Karcher wins NSF grant to study transparency in qualitative research
April 28, 2020
Sebastian Karcher, associate director of the Qualitative Data Repository (QDR) and research assistant professor of political science at Syracuse University, received a grant from the National Science Foundation for his project "Empowering Open Law and Science Collaborative Research." Georgetown University’s Diana Kapiszewski is a co-principal investigator on this project and the proposal is a collaboration with Nic Weber, at the University of Washington, Seattle.

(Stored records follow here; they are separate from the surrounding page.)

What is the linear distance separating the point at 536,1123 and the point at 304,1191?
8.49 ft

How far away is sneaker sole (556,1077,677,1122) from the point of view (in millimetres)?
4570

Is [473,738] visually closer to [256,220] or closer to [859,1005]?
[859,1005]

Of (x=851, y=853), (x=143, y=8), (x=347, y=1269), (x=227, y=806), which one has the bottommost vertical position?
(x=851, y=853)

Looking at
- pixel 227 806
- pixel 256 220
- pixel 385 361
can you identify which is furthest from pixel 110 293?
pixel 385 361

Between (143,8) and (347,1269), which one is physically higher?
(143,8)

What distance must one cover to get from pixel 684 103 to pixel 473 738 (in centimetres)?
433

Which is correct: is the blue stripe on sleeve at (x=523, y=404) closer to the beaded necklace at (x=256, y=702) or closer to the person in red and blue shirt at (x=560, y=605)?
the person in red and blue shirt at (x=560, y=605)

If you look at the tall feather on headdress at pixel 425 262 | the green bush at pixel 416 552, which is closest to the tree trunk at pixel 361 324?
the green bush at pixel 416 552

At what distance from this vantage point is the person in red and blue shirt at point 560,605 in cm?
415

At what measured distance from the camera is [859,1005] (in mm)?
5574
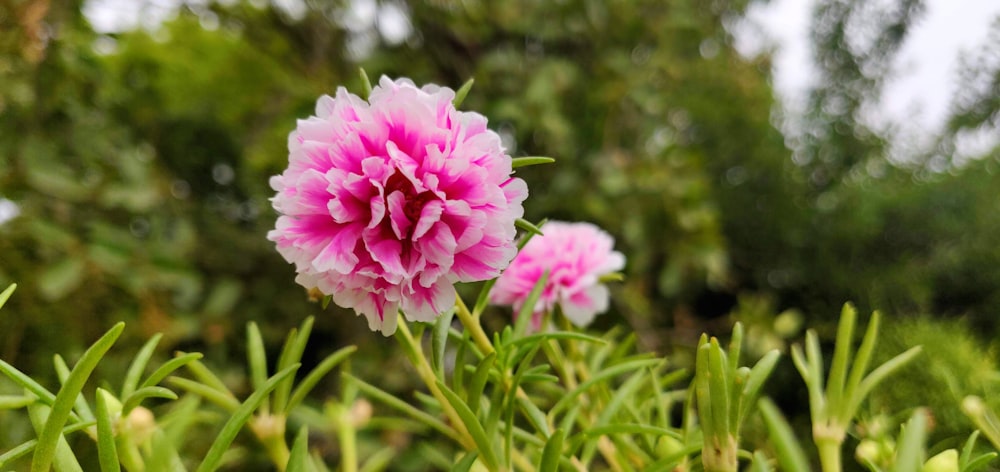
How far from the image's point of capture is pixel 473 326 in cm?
23

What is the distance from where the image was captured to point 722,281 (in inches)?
27.5

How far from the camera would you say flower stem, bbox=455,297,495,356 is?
0.73ft

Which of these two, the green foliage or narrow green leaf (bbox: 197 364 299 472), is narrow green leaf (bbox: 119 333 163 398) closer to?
narrow green leaf (bbox: 197 364 299 472)

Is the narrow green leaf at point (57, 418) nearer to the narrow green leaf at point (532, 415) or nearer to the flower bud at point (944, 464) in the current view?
the narrow green leaf at point (532, 415)

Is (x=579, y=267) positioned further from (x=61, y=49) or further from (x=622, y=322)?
(x=61, y=49)

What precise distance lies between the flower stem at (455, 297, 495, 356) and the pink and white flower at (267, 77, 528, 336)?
0.03 metres

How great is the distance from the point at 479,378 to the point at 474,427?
0.06ft

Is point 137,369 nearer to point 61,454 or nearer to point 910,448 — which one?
point 61,454

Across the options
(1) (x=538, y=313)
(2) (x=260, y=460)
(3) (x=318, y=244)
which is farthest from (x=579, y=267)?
(2) (x=260, y=460)

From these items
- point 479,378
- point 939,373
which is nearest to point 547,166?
point 939,373

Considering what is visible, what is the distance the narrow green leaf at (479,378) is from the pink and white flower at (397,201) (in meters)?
0.03

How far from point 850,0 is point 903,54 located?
85 mm

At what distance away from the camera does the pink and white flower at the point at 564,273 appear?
289 mm

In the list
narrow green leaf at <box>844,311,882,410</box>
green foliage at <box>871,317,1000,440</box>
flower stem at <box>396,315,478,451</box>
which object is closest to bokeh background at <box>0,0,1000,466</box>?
green foliage at <box>871,317,1000,440</box>
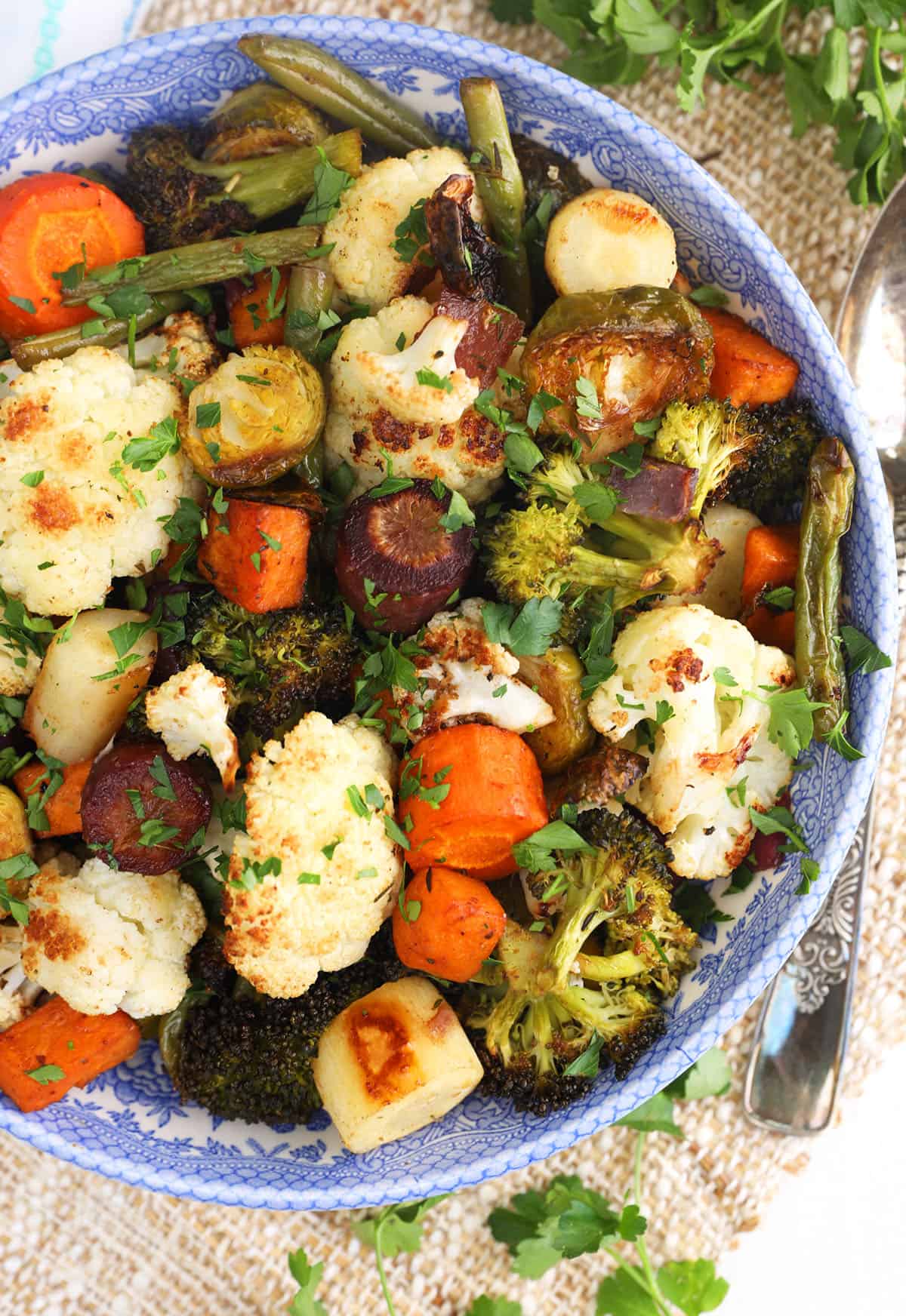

Karcher’s grant, which is initially for $81,588 and is expected to continue through 2022 for a total award of $269,640, will support the development and implementation of a new software tool to facilitate the use of Annotation for Transparent Inquiry (ATI) among scholars using qualitative methods, especially in the area of law and social science. ATI helps increase the transparency of published qualitative and multi-methods social science by helping authors include annotations clarifying and explaining the evidence used within their analyses; and by directly linking to underlying primary sources, such as archival documents or interview transcripts. ATI helps other researchers as well as the general public better engage and evaluate qualitative research. Karcher, Kapiszewski, and Weber’s work will improve ATI by developing an open-source tool to streamline the creation and publication of such annotations, workshopping it with 20 legal scholars, and organizing an article symposium for publication in a legal studies journal.
QDR's central mission is to curate, publish, and preserve digital data arising from qualitative and multi-method research in the social sciences. The Core Trust Seal-certified repository also develops and disseminates standards for managing, sharing, and reusing qualitative data, and pursuing research transparency.
Karcher received a doctoral degree in political science from Northwestern University. In his role at QDR, Karcher works on curating qualitative research data, research transparency, qualitative data management, and developing scholarly workflows and technologies related to these topics. He is also closely involved with, among others, the open-source scholarly projects Zotero and Citation Style Language, serving on the latter’s board.
Several examples of ATI are available on QDR’s website.